*** Opening of Reading passage ***
And I speak from experience. Ten years ago, I had reached a point in my career that felt either like a dead-end or a turning point – I wasn’t sure which. By then, I had spent 25 years as a gerontologist. I was professionally occupied with all things aging. I conducted research using longitudinal data sets and sophisticated statistical analyses. I developed and evaluated programs to improve older people’s lives. I taught courses and gave lectures on aging. I opined on policy issues affecting our aging society. So what was the revelation?
I never talked to old people.
My research kept me at more than an arm’s length from living, breathing individuals in their seventies and beyond. Hired interviewers spoke with my respondents (or I used even more distant secondary data sets), and my “engagement” with real people involved checking codes and running statistics. Distant from me was the living, breathing human who reported her buoyant life satisfaction or his high level of caregiver stress. I suddenly felt an urge to go out into the world of people in the eighth decade of life and beyond, and listen to what they had to say.
I couldn’t decide what to do, so I sought out Henry. Standing just a little over five feet tall and equipped with two hearing aids, Henry might not have seemed an imposing figure. But he was one of the leading developmental psychologists of his era, and he still came into the office every day to conduct research. Henry was cagey about his age, but I knew from talking with his wife that he had recently turned 93. On a whim, I asked him if we could have lunch. While he ate a green salad and I a cheeseburger, I let it all come out. Could I embrace this kind of risk, move from writing scientific articles in turgid academic prose, and take the step of writing a book? And a non-academic book, at that? And if I didn’t, would I regret it when I was his age?
He stopped me with the single word “yes.” Yes, he said, I would regret it if I did not take this leap, just as he regretted opportunities in his life that he had let slip by. He assured me that at his age, I would be much more likely to regret something that I had not done than something I had. And so I stepped away from the computer and the statistical software packages and went on a search for the practical wisdom of older people. Ten years, 2000 interviews, and two books later, I was not disappointed.
*** Close of Reading passage ***
*** Opening of Data ***
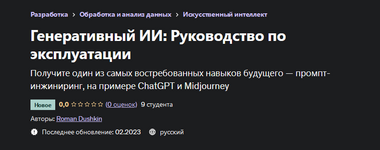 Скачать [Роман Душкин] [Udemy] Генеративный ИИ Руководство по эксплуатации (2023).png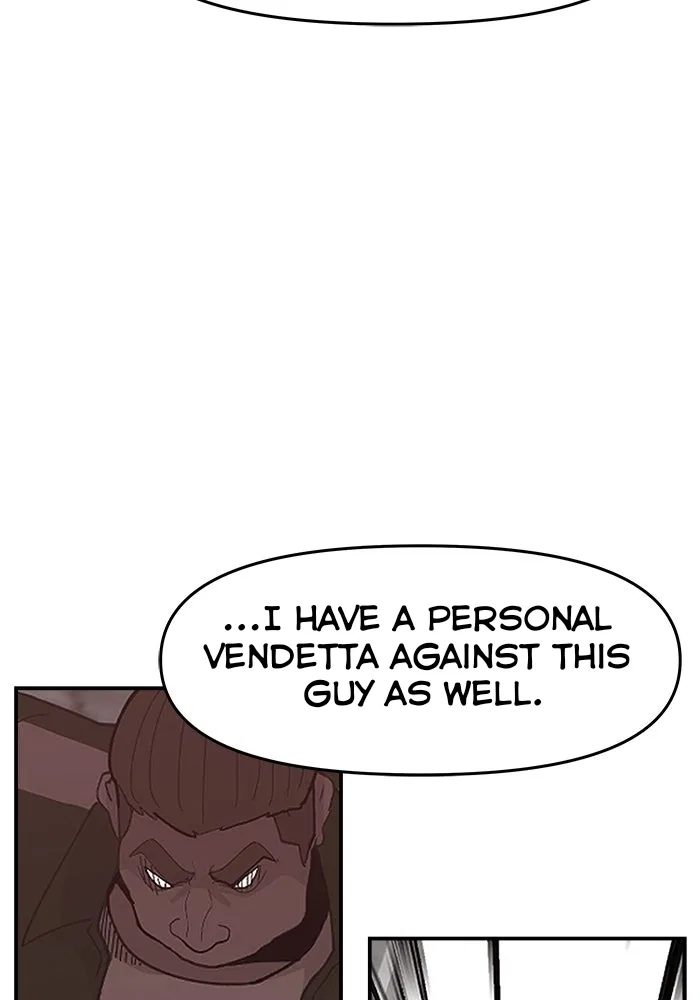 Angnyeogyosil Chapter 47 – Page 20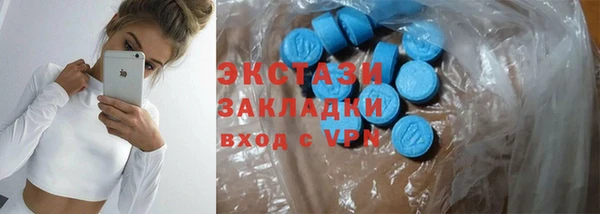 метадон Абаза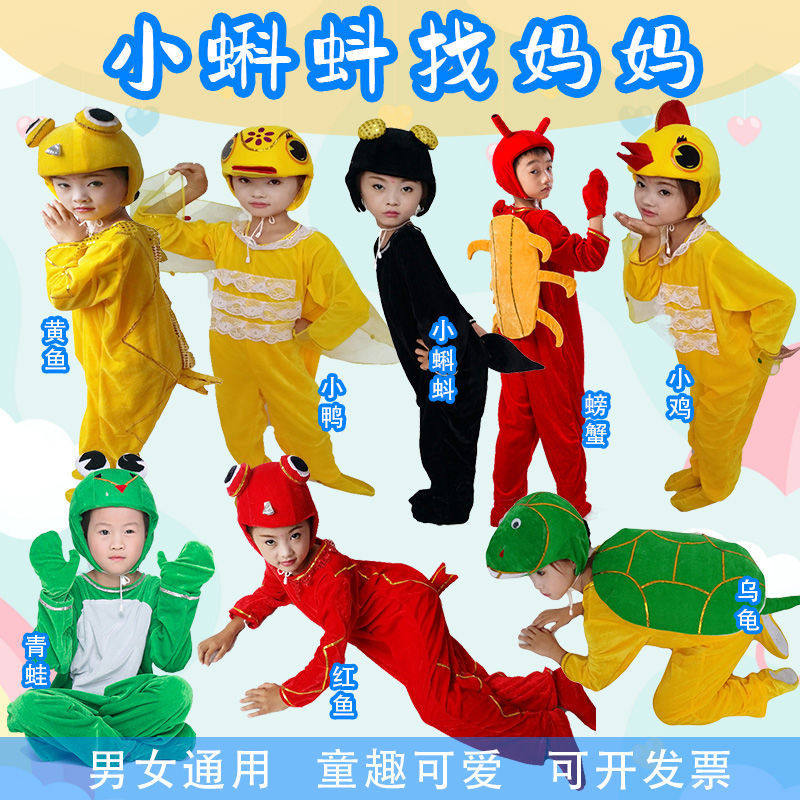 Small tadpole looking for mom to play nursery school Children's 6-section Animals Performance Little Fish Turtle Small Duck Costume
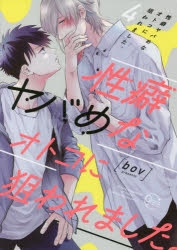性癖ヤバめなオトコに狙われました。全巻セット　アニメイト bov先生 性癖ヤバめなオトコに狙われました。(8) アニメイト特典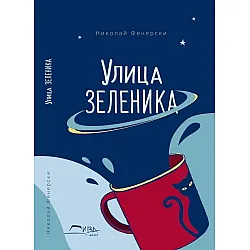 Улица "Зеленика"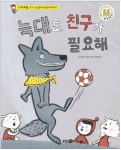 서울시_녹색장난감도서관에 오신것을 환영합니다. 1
*** Close of Data ***
- _Apply what you read_
(1) List the professional activities the narrator names in the gerontologist essay, from the 25 years spent working on aging before the lunch with Henry.
(2) Write the next paragraph of the gerontologist essay, picking up right after its final sentence.

- _Answers given_
(1)
- Conducted research using longitudinal data sets and sophisticated statistical analyses
- Developed and evaluated programs to improve older people's lives
- Taught courses and gave lectures on aging
- Opined on policy issues affecting our aging society

(2)
Sometimes things turn out to be less complicated than they seem. In preparation for my research, I plowed through books that promised to help me find my life purpose in a short six or eight weeks; books that offered to show me my purpose in a set of steps or exercises; and more books that simply exhorted me to find that purpose and do it now! Along the way, I have learned that I would be helped by synchronicities, purpose boot camps, life portfolios, and in a number of books by divine inspiration. Maybe, I realized, it can be much simpler than that.
Why not begin with an activity as old as the human race: Asking the advice of the oldest people you know? Because older people have one thing that the rest of us do not: They have lived their lives. They have been where we haven’t. Indeed, people who have experienced most of a long life are in an ideal position to assess what “works” and what doesn’t for finding a direction. It is impossible for a younger person to know about the entire course of life as deeply and intimately as an older person does. They bring to our contemporary problems and choices perspectives from a different time. These insights can make a world of difference to us. So find someone who mirrors your image of your future self and ask about your direction – you won’t regret it.